Ener­getic vol­un­teers in Wash­ington, D.C., and Louisiana said their 10-​​day ser­vice projects made a life­long impact on hun­dreds of people.

Junior phi­los­ophy and Eng­lish double-​​major Peter Roby vol­un­teered for A Wider Circle, a non­profit orga­ni­za­tion that helps people in need in the nation’s cap­ital by pro­viding free fur­ni­ture for their homes.
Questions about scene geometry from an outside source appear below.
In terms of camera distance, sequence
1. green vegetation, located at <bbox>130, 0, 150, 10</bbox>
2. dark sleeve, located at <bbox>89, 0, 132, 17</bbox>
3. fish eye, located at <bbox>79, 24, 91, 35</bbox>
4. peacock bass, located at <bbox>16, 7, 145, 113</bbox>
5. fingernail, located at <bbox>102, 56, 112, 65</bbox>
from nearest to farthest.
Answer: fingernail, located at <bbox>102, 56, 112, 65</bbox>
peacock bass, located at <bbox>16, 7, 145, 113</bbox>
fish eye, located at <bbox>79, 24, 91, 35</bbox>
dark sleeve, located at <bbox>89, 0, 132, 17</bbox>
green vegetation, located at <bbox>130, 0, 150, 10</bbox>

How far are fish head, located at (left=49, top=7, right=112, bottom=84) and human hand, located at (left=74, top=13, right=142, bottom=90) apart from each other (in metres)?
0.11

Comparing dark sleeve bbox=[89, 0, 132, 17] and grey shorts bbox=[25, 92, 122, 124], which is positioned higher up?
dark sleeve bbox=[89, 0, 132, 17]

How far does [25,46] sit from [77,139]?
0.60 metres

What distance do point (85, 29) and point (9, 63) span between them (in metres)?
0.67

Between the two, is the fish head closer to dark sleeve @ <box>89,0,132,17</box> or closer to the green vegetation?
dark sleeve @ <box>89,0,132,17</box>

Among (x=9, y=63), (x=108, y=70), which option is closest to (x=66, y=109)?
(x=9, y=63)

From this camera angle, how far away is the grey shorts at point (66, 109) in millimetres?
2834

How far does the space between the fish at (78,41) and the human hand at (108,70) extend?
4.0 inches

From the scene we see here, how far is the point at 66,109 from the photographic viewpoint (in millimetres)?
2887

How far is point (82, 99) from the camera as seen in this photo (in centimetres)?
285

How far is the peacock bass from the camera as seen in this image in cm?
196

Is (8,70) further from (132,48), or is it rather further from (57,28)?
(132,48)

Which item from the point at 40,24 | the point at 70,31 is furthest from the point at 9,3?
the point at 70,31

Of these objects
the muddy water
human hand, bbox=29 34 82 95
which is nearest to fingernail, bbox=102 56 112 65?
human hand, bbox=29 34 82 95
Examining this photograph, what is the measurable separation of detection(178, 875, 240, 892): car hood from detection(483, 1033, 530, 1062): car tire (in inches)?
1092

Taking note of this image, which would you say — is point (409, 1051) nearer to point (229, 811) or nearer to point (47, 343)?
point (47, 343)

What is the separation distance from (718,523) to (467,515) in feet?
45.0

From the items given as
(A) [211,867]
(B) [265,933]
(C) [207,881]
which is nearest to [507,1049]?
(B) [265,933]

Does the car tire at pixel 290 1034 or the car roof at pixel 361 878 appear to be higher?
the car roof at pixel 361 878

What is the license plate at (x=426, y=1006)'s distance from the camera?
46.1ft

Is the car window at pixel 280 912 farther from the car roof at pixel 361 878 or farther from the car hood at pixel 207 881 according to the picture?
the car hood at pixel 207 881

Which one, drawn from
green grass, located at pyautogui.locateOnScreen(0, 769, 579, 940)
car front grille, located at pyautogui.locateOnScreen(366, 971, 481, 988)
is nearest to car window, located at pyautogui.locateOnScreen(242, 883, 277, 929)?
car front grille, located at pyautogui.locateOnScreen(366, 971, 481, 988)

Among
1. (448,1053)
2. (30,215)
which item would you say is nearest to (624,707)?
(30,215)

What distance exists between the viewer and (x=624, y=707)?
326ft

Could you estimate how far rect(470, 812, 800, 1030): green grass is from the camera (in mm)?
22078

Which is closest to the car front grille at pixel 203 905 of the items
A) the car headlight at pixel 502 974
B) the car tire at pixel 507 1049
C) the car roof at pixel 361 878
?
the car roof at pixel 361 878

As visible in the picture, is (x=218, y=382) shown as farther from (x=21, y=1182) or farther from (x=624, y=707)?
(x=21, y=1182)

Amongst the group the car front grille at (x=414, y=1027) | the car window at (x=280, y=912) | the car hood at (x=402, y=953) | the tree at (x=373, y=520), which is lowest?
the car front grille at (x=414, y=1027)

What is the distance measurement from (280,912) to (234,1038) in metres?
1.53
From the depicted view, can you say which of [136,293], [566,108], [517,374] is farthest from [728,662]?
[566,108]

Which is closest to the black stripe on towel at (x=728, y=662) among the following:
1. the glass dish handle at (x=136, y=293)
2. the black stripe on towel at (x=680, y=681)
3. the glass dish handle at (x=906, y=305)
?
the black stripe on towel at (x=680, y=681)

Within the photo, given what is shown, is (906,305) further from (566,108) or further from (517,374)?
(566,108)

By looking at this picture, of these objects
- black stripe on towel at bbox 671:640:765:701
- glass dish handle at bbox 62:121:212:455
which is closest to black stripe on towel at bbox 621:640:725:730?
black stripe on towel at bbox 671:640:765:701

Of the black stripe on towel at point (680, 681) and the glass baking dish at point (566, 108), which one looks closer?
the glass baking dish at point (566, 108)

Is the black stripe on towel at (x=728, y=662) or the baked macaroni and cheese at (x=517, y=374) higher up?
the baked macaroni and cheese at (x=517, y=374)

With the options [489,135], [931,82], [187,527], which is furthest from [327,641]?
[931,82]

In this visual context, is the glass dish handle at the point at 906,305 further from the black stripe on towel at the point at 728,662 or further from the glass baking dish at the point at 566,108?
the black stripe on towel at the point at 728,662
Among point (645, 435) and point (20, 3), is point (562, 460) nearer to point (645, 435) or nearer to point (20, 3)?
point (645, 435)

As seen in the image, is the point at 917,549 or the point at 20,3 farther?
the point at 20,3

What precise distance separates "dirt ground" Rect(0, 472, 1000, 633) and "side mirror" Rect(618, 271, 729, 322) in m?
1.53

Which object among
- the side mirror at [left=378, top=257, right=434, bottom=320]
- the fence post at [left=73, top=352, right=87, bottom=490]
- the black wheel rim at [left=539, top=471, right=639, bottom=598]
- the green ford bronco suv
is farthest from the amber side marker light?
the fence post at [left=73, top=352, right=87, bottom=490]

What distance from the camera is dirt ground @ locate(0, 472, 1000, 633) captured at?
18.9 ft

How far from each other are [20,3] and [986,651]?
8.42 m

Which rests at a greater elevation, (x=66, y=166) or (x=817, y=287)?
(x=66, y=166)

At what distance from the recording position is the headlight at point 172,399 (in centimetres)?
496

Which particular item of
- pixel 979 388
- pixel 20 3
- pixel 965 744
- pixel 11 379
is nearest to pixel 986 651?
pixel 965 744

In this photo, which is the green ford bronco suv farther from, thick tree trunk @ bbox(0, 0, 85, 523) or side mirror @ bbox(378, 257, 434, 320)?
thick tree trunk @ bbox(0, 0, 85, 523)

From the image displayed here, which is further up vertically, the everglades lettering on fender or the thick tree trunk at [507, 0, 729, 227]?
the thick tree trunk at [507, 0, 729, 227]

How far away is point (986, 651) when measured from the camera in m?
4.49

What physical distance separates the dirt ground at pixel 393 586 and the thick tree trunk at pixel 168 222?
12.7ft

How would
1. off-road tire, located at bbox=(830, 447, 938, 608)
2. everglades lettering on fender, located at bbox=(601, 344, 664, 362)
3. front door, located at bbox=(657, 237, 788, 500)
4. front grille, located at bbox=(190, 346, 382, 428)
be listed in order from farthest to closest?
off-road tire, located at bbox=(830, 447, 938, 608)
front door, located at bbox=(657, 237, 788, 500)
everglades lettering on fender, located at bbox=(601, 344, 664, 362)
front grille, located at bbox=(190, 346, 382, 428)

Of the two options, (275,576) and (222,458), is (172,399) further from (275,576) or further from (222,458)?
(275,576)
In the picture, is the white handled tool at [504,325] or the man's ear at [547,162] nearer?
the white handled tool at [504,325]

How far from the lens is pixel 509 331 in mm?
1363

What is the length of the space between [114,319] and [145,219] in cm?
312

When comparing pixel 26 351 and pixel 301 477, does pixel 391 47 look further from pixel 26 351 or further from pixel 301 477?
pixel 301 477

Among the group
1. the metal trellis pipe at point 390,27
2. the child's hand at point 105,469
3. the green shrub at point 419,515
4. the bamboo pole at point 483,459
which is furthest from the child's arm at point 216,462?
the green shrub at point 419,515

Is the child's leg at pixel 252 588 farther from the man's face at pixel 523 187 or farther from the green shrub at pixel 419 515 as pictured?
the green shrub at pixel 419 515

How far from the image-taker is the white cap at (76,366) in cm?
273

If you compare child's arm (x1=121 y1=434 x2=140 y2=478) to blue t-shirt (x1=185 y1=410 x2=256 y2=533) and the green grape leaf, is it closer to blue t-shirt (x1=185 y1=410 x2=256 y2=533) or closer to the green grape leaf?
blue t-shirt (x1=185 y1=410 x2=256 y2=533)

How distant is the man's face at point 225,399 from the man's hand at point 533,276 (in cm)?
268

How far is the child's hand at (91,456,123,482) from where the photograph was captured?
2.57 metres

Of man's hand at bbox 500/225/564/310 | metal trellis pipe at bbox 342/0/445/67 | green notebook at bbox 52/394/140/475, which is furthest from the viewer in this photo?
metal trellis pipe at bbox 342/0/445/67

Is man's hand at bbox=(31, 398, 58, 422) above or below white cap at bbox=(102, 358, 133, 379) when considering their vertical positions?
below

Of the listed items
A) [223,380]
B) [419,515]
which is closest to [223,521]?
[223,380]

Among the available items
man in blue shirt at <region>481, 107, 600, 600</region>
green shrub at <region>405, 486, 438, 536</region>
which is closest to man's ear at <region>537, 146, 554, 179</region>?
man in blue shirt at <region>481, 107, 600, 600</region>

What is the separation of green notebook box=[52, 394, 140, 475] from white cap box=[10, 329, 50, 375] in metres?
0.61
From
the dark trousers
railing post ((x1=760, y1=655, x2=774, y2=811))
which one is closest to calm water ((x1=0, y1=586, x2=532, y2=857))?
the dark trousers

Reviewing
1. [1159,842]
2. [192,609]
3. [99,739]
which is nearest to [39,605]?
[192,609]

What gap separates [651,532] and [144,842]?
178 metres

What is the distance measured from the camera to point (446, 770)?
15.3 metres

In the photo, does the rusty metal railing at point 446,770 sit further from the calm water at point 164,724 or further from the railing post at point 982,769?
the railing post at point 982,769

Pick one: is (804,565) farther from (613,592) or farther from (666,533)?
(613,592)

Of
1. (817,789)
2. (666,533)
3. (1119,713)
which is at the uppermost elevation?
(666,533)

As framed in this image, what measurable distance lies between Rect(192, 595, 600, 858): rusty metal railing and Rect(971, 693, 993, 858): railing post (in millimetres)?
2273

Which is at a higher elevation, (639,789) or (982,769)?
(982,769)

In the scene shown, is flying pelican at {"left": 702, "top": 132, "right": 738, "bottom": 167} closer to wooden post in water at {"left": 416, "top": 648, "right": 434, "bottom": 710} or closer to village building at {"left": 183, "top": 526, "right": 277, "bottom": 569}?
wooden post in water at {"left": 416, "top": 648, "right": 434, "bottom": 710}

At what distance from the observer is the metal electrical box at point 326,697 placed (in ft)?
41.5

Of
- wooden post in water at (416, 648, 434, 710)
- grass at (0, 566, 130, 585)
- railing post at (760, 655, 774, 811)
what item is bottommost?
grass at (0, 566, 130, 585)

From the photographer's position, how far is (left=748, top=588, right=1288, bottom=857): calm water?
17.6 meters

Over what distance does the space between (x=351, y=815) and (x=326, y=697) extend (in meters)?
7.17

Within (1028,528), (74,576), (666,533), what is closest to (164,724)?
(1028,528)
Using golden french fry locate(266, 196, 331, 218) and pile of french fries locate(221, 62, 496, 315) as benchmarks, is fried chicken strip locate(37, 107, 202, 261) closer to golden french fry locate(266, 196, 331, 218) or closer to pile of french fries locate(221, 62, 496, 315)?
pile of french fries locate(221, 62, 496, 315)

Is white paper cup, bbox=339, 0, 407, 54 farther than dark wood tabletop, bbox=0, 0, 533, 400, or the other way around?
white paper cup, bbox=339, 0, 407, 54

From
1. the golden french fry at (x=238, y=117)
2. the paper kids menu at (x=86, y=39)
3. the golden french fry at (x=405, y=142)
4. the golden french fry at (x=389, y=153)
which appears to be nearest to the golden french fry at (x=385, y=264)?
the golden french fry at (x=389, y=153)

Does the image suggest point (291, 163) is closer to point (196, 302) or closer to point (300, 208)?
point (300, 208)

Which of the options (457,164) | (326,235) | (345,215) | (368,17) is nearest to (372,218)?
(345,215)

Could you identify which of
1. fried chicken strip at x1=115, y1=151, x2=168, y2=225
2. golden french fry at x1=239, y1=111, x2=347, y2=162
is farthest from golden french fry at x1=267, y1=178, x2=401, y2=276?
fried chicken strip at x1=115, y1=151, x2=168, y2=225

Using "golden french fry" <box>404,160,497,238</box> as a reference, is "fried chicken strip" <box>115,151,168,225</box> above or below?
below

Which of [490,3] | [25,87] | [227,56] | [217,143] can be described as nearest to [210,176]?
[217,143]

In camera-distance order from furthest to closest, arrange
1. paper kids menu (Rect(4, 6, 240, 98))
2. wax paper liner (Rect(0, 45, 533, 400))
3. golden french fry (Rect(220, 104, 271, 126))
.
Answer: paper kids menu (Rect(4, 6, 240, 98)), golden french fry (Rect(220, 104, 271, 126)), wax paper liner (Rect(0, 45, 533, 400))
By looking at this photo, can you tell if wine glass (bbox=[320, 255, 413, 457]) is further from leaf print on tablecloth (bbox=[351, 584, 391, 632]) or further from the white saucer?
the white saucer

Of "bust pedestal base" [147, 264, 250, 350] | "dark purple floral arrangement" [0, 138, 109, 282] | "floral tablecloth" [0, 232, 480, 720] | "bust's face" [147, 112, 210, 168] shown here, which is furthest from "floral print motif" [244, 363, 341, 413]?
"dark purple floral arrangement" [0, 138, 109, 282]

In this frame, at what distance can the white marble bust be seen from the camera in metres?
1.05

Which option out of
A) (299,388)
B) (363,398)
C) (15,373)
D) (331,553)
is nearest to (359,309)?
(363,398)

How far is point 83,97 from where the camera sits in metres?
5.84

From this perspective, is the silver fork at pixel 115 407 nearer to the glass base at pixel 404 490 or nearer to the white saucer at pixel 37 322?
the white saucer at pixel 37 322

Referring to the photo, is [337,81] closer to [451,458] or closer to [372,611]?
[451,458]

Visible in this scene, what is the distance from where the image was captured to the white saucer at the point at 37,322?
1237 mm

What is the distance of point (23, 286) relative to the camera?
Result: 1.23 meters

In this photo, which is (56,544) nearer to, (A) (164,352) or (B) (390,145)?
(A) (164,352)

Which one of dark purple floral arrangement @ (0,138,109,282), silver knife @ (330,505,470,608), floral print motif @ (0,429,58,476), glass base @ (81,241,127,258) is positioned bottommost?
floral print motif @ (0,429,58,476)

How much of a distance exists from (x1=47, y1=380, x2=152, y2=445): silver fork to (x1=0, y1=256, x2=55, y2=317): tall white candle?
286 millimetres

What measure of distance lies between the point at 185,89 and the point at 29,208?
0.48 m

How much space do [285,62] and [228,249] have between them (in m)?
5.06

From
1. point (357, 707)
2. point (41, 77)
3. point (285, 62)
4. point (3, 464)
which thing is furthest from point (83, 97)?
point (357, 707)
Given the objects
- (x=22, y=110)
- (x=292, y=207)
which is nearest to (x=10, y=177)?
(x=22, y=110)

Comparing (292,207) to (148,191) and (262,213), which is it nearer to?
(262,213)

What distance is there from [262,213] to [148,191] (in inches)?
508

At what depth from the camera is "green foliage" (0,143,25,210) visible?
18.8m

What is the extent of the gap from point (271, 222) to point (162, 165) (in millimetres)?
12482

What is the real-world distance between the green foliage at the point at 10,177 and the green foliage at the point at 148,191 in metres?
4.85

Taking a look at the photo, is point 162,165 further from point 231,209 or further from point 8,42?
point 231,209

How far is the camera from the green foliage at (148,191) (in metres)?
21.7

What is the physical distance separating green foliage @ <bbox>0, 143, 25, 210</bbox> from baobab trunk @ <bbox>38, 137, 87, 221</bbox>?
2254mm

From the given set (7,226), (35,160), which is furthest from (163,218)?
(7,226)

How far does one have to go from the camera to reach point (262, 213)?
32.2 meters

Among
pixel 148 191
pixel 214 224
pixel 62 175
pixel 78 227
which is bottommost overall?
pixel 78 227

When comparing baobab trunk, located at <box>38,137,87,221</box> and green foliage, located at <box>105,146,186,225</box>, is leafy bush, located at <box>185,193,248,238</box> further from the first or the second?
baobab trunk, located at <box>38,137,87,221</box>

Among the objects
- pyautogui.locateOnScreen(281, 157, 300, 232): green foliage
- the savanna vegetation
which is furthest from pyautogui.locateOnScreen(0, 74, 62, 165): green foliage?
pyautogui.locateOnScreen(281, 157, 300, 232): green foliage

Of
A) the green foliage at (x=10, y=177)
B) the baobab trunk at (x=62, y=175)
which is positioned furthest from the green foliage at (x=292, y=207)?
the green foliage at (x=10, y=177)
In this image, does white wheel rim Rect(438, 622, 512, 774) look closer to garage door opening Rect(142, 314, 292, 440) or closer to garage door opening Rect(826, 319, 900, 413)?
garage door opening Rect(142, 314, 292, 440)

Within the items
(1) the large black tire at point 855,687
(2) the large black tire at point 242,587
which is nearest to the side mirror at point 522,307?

Roby, who said that “sleeper-​​sofas are the heav­iest thing you will lift in your entire life,” spent eight hours a day moving tables, chairs and toys from trucks to a show­room filled with fur­ni­ture donated to the nonprofit.

This is more than just a band-​​aid solu­tion to poverty,” said Roby, who also helped remove moun­tains of trash and broken fur­ni­ture from the show­room, where kids often picked out games and toys to bring back home. “It’s really pow­erful and moving to see the smile on people’s faces when they see the fur­ni­ture,” he said.

Third-​​year mar­keting major Allison Crotty vol­un­teered for Katrina’s Kids, an ini­tia­tive launched by America’s Promise Alliance that edu­cates chil­dren in Louisiana who were dis­placed by Hur­ri­cane Katrina.

Crotty tutored a 9-​​year-​​old boy named Amani who tem­porarily moved to Texas with his twin sister after their house was destroyed by the dis­aster. Amani, like many of Katrina’s kids, had not gone to school on a reg­ular basis for sev­eral years.

Kids were shaken up and didn’t believe in them­selves,” said Crotty, who also helped paint a room for the organization’s after-​​school pro­gram in bright orange, green and purple. As she put it, “We were there to tell them that they’re smart, and they truly are.”

North­eastern stu­dents, who reflected on their expe­ri­ences after each day of hard work, learned as much about them­selves as they did the cul­ture, his­tory and people of the com­mu­ni­ties where they vol­un­teered, said Andrew Olson, assis­tant director of com­mu­nity ser­vice pro­grams and events.

Stu­dents real­ized that their expe­ri­ences changed them as indi­vid­uals and as a group,” said Olson, who served as a uni­ver­sity rep­re­sen­ta­tive for stu­dents who rebuilt a home in Louisiana for a woman with cystic fibrosis. “It gave them an appre­ci­a­tion for how lucky they are.”